- **Belge Bölümü**
......
HDP Eş Genel Başkan Yardımcısı Barış: İktidarın yükünü omzumuza almaya hazırız

HDP Eş Genel Başkan Yardımcısı Barış: İktidarın yükünü omzumuza almaya hazırız
HDP Eş Genel Başkan Yardımcısı Azad Barış, HDP’nin 23 Şubat tarihinde düzenleyeceği 4. Büyük Olağan Kongresi öncesinde Artı Gerçek'e konuştu.

Rıfat DOĞAN 


ARTI GERÇEK- Halkların Demokratik Partisi (HDP), 4. Büyük Olağan Kongresi’ne hazırlanıyor. HDP, 23 Şubat Pazar günü toplayacağı kongrede, yeni dönemi göğüsleyecek kadrolarını ve politikalarını belirleyecek.

Kongrenin odağında; 'Türkiyelileşme', 'demokrasi ittifakı', 'Kürdistani partilerle ittifak' gibi bir dizi tartışma konusu bulunuyor. İstanbul’da 31 Mart yerel seçimler ile yenilenen İstanbul seçiminde kritik bir rol oynayan HDP’nin Kongre’de alacağı kararlar da karanlık günlerden geçen Türkiye siyaseti bakımından önem taşıyor.
Artı Gerçek olarak, HDP içinden aktörlerle HDP’nin yeni dönem politikalarını konuştuk. Farklı siyasi çevrelere ise "nasıl bir muhalefet" sorusunu yönelttik.
......
- **Veri Satırları**
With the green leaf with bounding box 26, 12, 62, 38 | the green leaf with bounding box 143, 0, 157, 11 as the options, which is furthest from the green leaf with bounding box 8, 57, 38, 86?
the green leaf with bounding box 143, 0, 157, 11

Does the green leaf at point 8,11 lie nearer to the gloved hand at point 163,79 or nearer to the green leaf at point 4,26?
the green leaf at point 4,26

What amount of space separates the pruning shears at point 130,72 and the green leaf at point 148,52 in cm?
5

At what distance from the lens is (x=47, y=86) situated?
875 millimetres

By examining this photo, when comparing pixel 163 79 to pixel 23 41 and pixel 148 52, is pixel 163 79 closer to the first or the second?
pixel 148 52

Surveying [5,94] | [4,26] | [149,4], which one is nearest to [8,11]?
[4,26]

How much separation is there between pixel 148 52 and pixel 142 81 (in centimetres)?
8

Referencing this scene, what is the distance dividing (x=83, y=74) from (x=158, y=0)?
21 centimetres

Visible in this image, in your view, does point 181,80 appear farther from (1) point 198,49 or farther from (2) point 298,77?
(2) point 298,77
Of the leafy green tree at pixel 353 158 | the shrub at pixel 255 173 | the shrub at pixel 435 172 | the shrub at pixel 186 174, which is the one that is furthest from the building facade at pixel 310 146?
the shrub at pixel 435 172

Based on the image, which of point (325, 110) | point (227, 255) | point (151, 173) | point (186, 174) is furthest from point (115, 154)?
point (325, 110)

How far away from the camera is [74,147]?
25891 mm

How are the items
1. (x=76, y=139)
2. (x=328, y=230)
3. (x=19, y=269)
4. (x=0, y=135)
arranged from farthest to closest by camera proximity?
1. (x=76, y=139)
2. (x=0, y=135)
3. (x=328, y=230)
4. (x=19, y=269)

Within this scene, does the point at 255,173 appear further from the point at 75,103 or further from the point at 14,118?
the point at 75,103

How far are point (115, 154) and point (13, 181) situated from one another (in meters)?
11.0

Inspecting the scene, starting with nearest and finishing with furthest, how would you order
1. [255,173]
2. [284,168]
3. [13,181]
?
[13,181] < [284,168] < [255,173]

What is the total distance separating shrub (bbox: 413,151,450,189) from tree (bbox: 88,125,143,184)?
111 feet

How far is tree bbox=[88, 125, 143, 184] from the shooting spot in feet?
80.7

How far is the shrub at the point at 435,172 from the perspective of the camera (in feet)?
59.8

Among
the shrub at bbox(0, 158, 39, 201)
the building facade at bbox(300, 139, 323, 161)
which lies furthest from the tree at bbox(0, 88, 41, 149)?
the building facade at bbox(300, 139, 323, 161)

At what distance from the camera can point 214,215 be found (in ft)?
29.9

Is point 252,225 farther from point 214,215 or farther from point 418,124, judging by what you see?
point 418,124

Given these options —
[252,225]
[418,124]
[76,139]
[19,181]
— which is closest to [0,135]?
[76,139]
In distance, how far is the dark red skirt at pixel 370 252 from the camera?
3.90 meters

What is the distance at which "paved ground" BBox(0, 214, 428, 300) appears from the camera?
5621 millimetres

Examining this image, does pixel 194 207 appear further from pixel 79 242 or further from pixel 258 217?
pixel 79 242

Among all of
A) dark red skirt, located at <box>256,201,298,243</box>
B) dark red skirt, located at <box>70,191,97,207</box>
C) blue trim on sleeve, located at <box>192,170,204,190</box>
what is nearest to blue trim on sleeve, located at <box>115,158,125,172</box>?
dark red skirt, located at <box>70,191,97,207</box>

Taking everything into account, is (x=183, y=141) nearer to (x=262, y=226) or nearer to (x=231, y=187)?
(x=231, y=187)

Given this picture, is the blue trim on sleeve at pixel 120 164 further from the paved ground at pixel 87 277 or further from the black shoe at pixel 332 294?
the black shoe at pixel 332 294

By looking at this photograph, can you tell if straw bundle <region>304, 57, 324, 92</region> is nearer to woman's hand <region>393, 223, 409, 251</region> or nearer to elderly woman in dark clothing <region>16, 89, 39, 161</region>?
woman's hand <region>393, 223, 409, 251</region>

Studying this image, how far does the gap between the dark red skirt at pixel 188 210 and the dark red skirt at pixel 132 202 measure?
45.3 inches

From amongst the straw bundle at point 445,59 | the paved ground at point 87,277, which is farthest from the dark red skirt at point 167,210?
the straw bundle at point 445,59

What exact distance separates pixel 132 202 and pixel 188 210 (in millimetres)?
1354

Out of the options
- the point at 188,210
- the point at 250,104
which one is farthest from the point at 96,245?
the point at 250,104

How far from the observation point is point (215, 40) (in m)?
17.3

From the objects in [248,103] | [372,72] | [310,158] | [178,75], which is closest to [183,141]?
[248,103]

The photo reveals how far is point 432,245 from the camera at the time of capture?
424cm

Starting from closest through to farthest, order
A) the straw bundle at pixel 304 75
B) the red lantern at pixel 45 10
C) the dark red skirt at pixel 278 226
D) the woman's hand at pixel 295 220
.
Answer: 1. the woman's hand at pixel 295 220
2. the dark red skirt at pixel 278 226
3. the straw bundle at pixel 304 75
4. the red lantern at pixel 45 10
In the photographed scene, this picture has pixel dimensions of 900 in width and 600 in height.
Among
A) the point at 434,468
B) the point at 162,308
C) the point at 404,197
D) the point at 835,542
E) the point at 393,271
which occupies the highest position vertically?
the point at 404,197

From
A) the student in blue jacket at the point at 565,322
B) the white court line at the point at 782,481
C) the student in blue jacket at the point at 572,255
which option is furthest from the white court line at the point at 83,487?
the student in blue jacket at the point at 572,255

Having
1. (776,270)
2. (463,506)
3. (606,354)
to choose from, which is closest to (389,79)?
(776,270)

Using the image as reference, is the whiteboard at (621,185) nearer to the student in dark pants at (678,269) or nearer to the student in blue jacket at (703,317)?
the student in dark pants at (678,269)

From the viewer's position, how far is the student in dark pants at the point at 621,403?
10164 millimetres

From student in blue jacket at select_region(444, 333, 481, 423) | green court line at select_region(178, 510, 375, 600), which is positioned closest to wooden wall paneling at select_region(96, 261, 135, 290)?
......
- **Verilen Problem A**
Aşağıdaki ifadelerin HDP kongresi haberiyle uyuşup uyuşmadığını belirtin; her biri için evet ya da hayır deyin ve karara dayanak olan sözcükleri haberden aynen alıntılayın. (i) HDP'nin kongresi 23 Şubat Pazar günü toplanacaktır. (ii) Azad Barış, HDP Eş Genel Başkanıdır. (iii) Artı Gerçek, farklı siyasi çevrelere "nasıl bir muhalefet" sorusunu yöneltmiştir.
- **Verilen Problem B**
HDP kongresi haberinin "ARTI GERÇEK- Halkların Demokratik" sözcüklerinden "bakımından önem taşıyor." sözcüklerine kadar olan kısmını, bu sözcükler de dahil olmak üzere, "Pazar" yerine "Cumartesi" koyarak yeniden yazın.
- **Verilen Problem C**
HDP kongresi haberini kaldığı yerden devam ettirin.
Satırlar, HDP kongresi haberinden bağımsız ayrı bir malzemedir.

- **Yazılı Yanıt A**
(i) Evet: "HDP, 23 Şubat Pazar günü toplayacağı kongrede"
(ii) Hayır: "HDP Eş Genel Başkan Yardımcısı Azad Barış"
(iii) Evet: "Farklı siyasi çevrelere ise "nasıl bir muhalefet" sorusunu yönelttik."

- **Yazılı Yanıt B**
ARTI GERÇEK- Halkların Demokratik Partisi (HDP), 4. Büyük Olağan Kongresi’ne hazırlanıyor. HDP, 23 Şubat Cumartesi günü toplayacağı kongrede, yeni dönemi göğüsleyecek kadrolarını ve politikalarını belirleyecek.

Kongrenin odağında; 'Türkiyelileşme', 'demokrasi ittifakı', 'Kürdistani partilerle ittifak' gibi bir dizi tartışma konusu bulunuyor. İstanbul’da 31 Mart yerel seçimler ile yenilenen İstanbul seçiminde kritik bir rol oynayan HDP’nin Kongre’de alacağı kararlar da karanlık günlerden geçen Türkiye siyaseti bakımından önem taşıyor.

- **Yazılı Yanıt C**
İLK KONUK AZAD BARIŞ

Bugün itibariyle başlayan söyleşiler dizimizin ilk konuğu HDP Eş Genel Başkan Yardımcısı Azad Barış. Barış, kongreyi iki eksen üzerine kurduklarını belirtiyor: "Bir Kürdistani bir yapı olacak, yani biz Kürdistani ittifakını daha fazla güçlendirerek bu kongreye onları da dahil edeceğiz. Diğer taraftan da bir genişleme perspektifiyle aydınları, yazarları, sivil toplum örgütlerini de bu kongremize çağıracağız. Özetle söylersem bu kongremiz iktidara gitmek için bir inşa süreci olacak." 
HDP’nin çıkışı itibariyle Türkiyeli bir parti olduğunu, kırmızı çizgilerini koruyarak herkesle yan yana gelmeye hazır olduklarını belirten Barış, AKP dışında kurulacak bir koalisyonda prensipler çerçevesinde yer almaya hazır olduklarını da ifade etti.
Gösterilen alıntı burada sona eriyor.